Document excerpt:

We know that sin(a)= tan(a)/(1+tan^2(a))^1/2

==> sin^2(a)= tan^2(a)/[1+tan^2(a)]......(1)

==> sin(pa) = tan(pa)/(1+tan^2(pa))^1/2

= ptan(a)/[1+(p^2)*tan^2(a)]^1/2

==> sin^2(pa) = p^2tan^2(a)/(1+(p^2)tan^2(a)]...(2)

Divide (2) by (1)...

==> sin^2(pa)/sin^2(a) =[p^2*tan^2(a)]*[1+tan^2(a)]/(tan^2(a)*(1+P^2*tan^2(a)

==> after simplifying:

sin^2(pa)/sin^2(a)= p^2/{1+(p^2-1)sin^2(a)}

If p*tana = tan(p.a). To show that sin^2(p.a)/(sin^a) = {1+(p^2-1) sin^2(a)}

Solution:

We know that if tan x = t, then sinx = t/sqrt(1+t^2). Using this idea in the current problem, we get:

tan(p.a) = p.tana , given. Therefore using the above,

sin (p.a) = (ptana)/sqrt[1+(ptana)^2]. Or squaring both sides, we get:

sin^2 (pa) = (p^2 tan^2a/(1+ p^2tan^2a)

Objective: Continue the trigonometry derivation, starting after its last line. The lines after this point come from a different source than the trigonometry derivation.

Information shown:

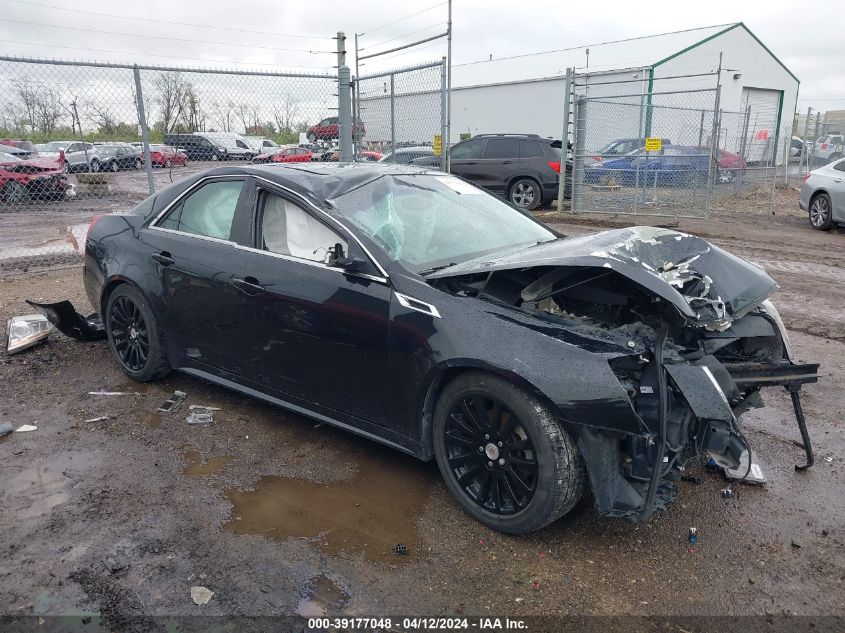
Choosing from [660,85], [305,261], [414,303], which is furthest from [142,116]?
[660,85]

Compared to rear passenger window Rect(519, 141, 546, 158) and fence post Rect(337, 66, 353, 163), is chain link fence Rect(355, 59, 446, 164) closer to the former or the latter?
fence post Rect(337, 66, 353, 163)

Result below:
= p^2*sin^2a / (cos^2a + p^2sin^2a). Or dividing by sin^2a both sides, we get:

sin^2(pa)/sin^2a = p^2/{ 1-sin^2 a+p^2sin^2a). simplifying or rearranging the right side after replacing cos^2 by 1-sin^2a , we get:

= p^2 / [1+ (p^2-1)sin^2a]. Or

sin^2(pa) /sin^2a = p^2/{1+(p^2-1) sin^2 a}

Note: tan(pa) = p*tana holds only for when p and a are small (around zero).